DateTime Calculation and Unit Tests
I just had an interesting unit test failure I haven’t seen before due to DateTime calculation.
The code under test was roughly like this:
public Lifetime GetTokenLifetime(int seconds)
{
return new Lifetime(DateTime.UtcNow, DateTime.UtcNow.AddSeconds(seconds));
}
The unit test was also pretty straightforward:
[Test]
public GetTokenLifetime_ExpectedLifetime()
{
var provider = new Provider();
var lifetime = provider.GetTokenLifetime(120);
Assert.AreEqual(120, lifetime.Seconds);
}
The test was intermittently failing… and the error pretty much explained why:
Expected: 120
Actual: 120.0000063d
There was just a tiny fraction of a second happening between the first
DateTime.UtcNow
call and the second DateTime.UtcNow
call.
To fix it, I stored the DateTime in a local variable.
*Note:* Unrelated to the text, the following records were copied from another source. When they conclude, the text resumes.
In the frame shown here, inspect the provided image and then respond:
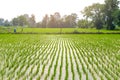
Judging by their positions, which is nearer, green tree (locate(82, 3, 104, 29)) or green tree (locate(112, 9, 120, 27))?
green tree (locate(112, 9, 120, 27))

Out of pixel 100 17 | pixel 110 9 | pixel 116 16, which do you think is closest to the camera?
pixel 116 16

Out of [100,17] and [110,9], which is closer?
[110,9]

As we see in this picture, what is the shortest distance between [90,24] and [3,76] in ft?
229

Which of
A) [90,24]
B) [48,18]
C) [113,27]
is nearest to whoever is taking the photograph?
[113,27]

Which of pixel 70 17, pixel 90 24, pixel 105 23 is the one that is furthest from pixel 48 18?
pixel 105 23

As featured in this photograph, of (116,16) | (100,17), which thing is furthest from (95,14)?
(116,16)

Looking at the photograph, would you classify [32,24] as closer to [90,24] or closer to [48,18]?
[48,18]

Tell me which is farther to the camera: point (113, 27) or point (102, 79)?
point (113, 27)

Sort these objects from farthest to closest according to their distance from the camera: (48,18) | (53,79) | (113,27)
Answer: (48,18) → (113,27) → (53,79)

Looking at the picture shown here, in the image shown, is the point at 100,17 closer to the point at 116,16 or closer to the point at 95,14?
the point at 95,14

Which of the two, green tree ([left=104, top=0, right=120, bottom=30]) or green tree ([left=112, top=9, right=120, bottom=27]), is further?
green tree ([left=104, top=0, right=120, bottom=30])

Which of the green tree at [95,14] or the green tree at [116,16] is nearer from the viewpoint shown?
the green tree at [116,16]

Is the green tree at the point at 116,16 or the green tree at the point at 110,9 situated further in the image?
the green tree at the point at 110,9

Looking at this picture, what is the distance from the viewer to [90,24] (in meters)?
74.1
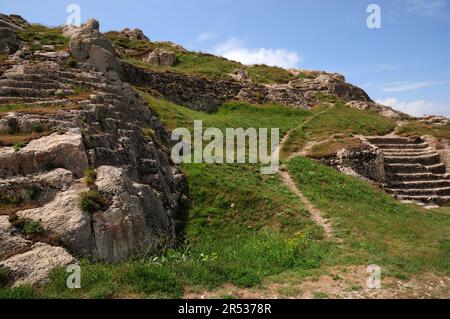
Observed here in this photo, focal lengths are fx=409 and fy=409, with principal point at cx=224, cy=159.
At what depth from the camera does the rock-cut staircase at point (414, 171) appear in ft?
116

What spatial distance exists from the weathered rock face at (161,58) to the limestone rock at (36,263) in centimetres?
5440

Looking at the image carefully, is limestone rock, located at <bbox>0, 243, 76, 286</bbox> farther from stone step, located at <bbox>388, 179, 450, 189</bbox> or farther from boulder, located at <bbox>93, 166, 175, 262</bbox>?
stone step, located at <bbox>388, 179, 450, 189</bbox>

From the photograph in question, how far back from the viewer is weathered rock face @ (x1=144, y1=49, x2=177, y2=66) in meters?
64.1

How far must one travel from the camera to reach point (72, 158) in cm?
1633

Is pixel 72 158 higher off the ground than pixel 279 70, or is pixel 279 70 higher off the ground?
pixel 279 70

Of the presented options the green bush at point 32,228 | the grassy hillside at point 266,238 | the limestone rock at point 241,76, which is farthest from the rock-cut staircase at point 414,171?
the green bush at point 32,228

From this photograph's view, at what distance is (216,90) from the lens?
55.2m

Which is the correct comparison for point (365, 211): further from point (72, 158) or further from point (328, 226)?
point (72, 158)

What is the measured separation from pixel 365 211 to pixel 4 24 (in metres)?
36.5

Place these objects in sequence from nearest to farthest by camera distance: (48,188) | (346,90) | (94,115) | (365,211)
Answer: (48,188) < (94,115) < (365,211) < (346,90)

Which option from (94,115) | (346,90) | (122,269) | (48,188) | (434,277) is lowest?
(434,277)

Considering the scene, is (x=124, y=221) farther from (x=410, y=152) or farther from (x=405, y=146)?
(x=405, y=146)

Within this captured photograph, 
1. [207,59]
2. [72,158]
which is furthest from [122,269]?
[207,59]

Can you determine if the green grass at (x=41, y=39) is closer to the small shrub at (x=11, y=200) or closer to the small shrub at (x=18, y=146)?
the small shrub at (x=18, y=146)
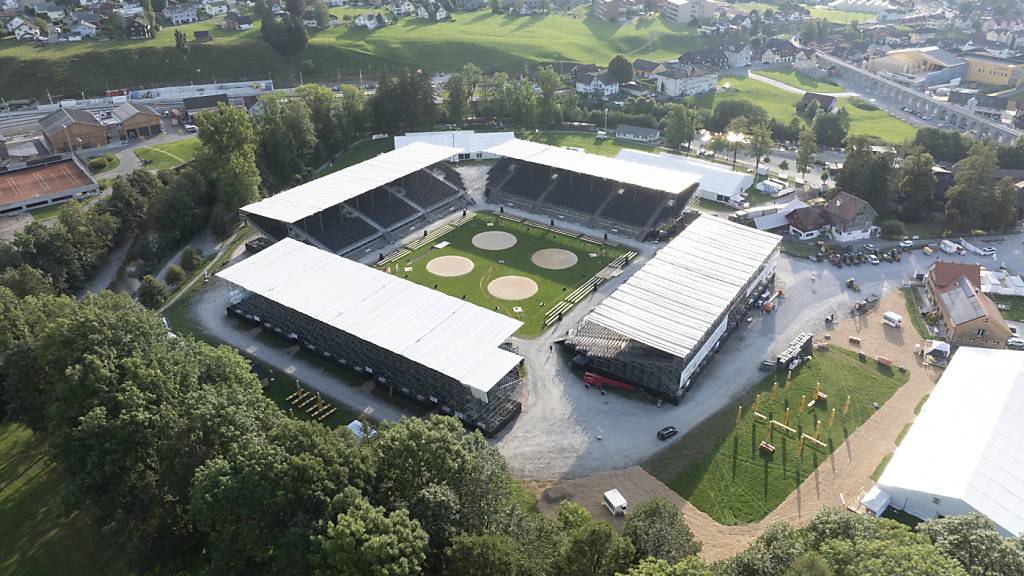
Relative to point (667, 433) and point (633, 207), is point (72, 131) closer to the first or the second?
point (633, 207)

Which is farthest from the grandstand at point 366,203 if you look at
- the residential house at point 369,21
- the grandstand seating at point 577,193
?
the residential house at point 369,21

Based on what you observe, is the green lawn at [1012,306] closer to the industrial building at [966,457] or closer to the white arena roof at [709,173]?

public Lifetime GetTokenLifetime(int seconds)
{
var now = DateTime.UtcNow;
return new Lifetime(now, now.AddSeconds(seconds));
}
Something to keep in the back of your mind as you’re working with DateTime - or times in general. If you are setting up a date range based on a fixed point, best to store that fixed point somewhere and reuse it.